Recently Sólstafir and Dimma completed a short tour of Iceland together. On the last performance of the last stop not long ago, Sólstafir played that song “Djákninn”. And as the song hits that open-cruising speed, the members of Dimma come on stage one-by-one and replace almost all the members of Sólstafir at their instruments — I mean, they take their instruments — hardly without missing a beat in the music. And by the time the song ends, it’s Dimma finishing it.
It’s kind of funny at first when three different guys are playing the drums at once, but I thought it was very cool by the time it ended. And shit, the song is so fucken good. What I wouldn’t give to see this with close-ups and multiple camera angles.

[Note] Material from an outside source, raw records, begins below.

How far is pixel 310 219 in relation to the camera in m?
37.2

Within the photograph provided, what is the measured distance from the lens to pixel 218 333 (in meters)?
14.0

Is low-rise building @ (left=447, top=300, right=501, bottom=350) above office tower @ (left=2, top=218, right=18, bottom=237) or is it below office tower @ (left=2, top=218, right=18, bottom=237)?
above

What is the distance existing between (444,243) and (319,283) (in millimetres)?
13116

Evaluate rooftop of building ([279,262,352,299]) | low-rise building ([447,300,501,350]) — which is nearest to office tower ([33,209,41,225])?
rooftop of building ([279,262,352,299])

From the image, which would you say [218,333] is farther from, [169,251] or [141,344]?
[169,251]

Ah, I get to see Solstafir again soon.
I never thought I’d say this, but I hate you Andy.
In a loving kind of way…but still.
He’s usually so well-mannered. But this comment has a gloating, douchebag quality to it, undoubtedly prompted by continued bitterness over the outcome of the Revolutionary War.
War’s not over til I say it’s over buddy!

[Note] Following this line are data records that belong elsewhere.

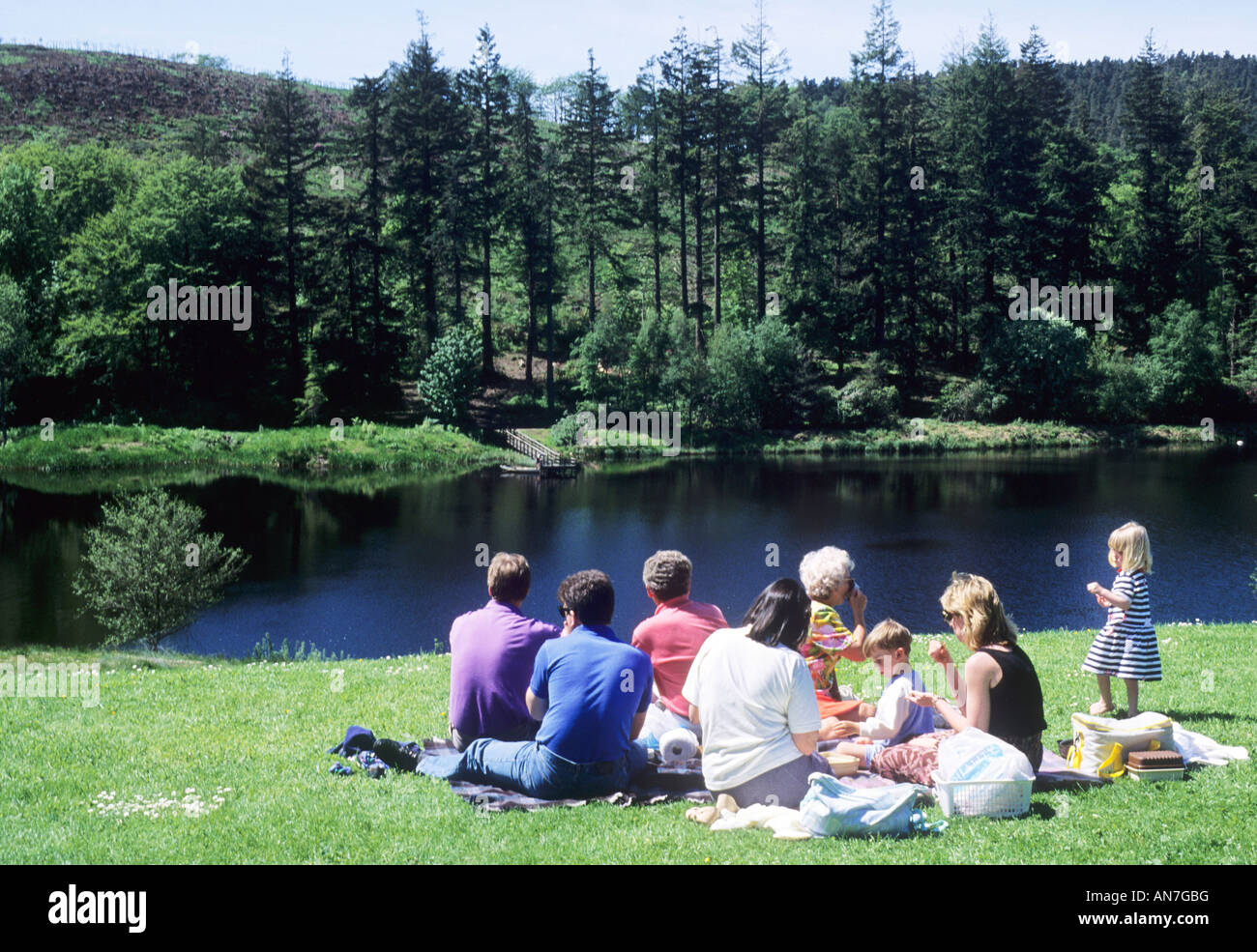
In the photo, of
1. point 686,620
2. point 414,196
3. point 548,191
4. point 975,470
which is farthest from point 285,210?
point 686,620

You’re like one of those Japanese soldiers on remote Pacific islands who refused to accept that WWII ended and fought on against ephemeral enemies for decades, living on rainwater and mangos and slowly going insane.
Pah, those guys have NOTHING on me. Quitters the lot of them.
But…why would you WANT the colonies back???
Exploitation and variety in hookers mainly.
Can’t fault your logic.
I also get to see Solstafir soon, together with some other decent bands (Eluveitie, Primordial, Negura Bunget, Heidevolk and Korpiklaani, yes, now is the time to be jealous Islander).
At first I thought I understood what the Dimma songtitle was, based on me looking at it as a Swede. Testicle crush. (Pungkross!) Then I thought for a moment and remembered that “Þungur” means heavy (Þungur knifur or whatever, haha). I still think my original thought was better though….
Because you made a funny joke about testicles I will consider forgiving you for the douchebag comment about getting to see all those great bands.
If you like Dimma I recommend their album Stigmztz from 2008
Love your writing in this piece, You paint such a vivid picture of that song…
Sólstafir are intense live. I saw them at the Roskilde Festival 2010. This exact concert: http://www.youtube.com/watch?v=RQkMyQ-O30A 🙂
Thank you! I was afraid I got carried away . . . and I guess I did, but that’s sort of the point.
Thanks for posting this. That Sólstafir song is magnificent.